UN calls for more investment in STEM education for girls, women

The United Nations has urged governments to invest more in science, technology, engineering and mathematics (STEM) education for females, as International Day of Women and Girls in Science was marked on Sunday.

According to Unesco, less than 30 percent of researchers in science worldwide are women. Moreover, only around one in three female students in higher education selects STEM subjects.

“One of the main tools for tackling gender inequality in the sciences is dismantling the barriers to girls and women, at home, in the classroom and in the workplace. This requires a change in attitudes and the challenging of stereotypes,” said a joint statement from Unesco Director-General Audrey Azoulay and UN Women Executive Director Phumzile Mlambo-Ngcuka

“It is difficult for girls to believe in themselves as scientists, explorers, innovators, engineers and inventors when the images they see on social media, in textbooks and in advertising reflect narrow and limiting gender roles,” they said.

The UN reports that the probability for female students of graduating with a Bachelor’s degree, Master’s degree and Doctor’s degree in science-related field are 18 percent, eight percent and two percent respectively, while the percentages of male students are 37 percent, 18 percent and six percent.

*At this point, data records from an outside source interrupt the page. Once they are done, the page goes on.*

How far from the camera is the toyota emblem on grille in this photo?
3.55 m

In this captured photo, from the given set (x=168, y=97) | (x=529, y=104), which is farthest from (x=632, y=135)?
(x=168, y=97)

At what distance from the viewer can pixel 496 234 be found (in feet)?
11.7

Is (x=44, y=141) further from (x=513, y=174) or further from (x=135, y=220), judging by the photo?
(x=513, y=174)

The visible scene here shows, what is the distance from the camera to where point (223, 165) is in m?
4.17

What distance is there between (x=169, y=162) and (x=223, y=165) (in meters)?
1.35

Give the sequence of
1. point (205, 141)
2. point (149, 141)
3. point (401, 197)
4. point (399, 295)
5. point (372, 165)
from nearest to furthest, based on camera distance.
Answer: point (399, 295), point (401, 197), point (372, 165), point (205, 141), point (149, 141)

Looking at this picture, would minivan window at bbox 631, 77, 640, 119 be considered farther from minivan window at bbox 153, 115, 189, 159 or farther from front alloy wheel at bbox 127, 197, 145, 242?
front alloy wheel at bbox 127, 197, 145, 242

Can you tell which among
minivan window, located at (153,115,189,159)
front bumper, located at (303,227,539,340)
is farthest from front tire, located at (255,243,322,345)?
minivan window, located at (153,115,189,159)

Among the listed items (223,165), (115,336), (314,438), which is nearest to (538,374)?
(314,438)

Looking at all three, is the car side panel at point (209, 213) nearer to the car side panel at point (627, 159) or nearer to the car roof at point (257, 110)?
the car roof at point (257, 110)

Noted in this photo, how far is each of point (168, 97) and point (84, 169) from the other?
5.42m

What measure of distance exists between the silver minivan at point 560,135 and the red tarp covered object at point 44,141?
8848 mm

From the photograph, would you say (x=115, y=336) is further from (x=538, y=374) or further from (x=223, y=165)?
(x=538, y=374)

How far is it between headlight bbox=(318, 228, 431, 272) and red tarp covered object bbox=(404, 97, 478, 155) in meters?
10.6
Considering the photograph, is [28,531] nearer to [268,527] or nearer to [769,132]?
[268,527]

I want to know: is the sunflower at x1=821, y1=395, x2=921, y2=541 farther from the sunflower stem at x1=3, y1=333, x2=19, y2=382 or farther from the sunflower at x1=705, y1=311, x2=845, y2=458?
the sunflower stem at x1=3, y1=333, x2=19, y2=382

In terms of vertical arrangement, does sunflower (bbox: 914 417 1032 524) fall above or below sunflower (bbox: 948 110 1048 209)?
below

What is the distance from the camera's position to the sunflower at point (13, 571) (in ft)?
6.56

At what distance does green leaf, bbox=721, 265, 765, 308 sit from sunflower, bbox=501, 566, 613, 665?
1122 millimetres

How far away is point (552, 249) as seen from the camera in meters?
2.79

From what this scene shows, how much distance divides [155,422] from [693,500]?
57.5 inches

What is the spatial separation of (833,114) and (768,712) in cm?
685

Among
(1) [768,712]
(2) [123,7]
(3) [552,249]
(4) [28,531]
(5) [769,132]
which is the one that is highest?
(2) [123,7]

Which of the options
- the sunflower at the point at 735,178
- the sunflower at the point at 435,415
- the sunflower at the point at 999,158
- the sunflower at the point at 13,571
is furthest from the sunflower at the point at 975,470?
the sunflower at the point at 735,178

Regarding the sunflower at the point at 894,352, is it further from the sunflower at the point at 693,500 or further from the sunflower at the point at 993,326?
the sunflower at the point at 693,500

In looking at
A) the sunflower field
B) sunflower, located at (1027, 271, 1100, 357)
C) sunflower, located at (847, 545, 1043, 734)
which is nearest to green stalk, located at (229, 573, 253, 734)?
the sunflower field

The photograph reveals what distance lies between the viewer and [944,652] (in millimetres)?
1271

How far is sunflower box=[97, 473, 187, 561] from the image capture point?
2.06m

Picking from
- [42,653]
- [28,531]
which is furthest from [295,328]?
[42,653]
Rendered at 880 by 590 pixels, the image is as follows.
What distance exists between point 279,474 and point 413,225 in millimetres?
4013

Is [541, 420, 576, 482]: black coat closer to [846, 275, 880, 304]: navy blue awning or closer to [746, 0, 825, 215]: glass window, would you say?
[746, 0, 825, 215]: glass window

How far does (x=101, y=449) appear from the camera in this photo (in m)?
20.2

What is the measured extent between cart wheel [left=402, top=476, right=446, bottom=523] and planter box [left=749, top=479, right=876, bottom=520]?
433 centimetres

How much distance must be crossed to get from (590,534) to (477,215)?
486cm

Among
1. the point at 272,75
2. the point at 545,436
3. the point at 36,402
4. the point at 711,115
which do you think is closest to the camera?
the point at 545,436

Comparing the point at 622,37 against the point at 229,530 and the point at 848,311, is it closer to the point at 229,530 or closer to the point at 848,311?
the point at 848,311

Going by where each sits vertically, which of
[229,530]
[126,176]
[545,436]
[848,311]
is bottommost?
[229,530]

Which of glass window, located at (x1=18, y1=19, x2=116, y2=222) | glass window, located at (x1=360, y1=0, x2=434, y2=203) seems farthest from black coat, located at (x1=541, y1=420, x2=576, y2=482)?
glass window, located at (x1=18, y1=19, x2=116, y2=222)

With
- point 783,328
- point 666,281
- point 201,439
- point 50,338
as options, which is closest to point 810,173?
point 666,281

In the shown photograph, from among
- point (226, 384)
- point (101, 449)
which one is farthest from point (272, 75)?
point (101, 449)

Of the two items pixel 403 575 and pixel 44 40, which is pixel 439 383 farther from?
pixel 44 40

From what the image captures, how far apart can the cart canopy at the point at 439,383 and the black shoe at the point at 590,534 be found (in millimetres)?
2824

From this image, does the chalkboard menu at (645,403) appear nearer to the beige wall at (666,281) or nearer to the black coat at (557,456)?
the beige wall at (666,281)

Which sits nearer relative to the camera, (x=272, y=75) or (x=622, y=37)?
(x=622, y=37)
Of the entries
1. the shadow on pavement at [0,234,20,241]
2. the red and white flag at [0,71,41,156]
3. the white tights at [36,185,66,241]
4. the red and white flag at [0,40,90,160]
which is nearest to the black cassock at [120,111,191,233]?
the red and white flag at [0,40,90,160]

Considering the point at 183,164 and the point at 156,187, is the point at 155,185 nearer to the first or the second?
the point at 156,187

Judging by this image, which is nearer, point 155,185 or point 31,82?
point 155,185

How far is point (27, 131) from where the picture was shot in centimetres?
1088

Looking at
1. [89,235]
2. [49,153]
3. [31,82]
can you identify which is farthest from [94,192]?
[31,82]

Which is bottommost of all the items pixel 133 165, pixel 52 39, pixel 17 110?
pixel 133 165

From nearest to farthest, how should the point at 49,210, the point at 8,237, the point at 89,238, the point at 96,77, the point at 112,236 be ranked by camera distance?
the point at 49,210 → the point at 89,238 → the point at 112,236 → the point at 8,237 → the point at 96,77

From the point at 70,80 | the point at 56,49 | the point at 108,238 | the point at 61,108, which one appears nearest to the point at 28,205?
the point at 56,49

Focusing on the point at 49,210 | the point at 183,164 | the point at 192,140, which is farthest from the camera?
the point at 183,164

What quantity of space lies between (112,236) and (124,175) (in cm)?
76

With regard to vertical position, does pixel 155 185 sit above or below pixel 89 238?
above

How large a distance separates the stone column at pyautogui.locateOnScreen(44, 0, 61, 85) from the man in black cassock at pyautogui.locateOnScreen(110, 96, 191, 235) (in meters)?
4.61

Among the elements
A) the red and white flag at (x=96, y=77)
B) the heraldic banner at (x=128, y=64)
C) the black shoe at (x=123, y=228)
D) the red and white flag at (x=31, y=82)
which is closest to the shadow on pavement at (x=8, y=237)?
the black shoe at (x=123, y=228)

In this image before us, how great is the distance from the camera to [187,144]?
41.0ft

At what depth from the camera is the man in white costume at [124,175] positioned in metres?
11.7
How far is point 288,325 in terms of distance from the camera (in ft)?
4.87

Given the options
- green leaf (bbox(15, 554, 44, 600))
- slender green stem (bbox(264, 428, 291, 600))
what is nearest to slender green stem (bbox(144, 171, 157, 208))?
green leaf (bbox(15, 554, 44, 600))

UN Secretary-General António Guterres said that: “we need to encourage and support girls and women achieve their full potential as scientific researchers and innovators.”

“Women and girls need this, and the world needs this, if we are to achieve our ambitions for sustainable development on a healthy planet,” he said in a statement.

The International Day has been marked since 2015, when the UN General Assembly decided to recognise the role of women in science and technology.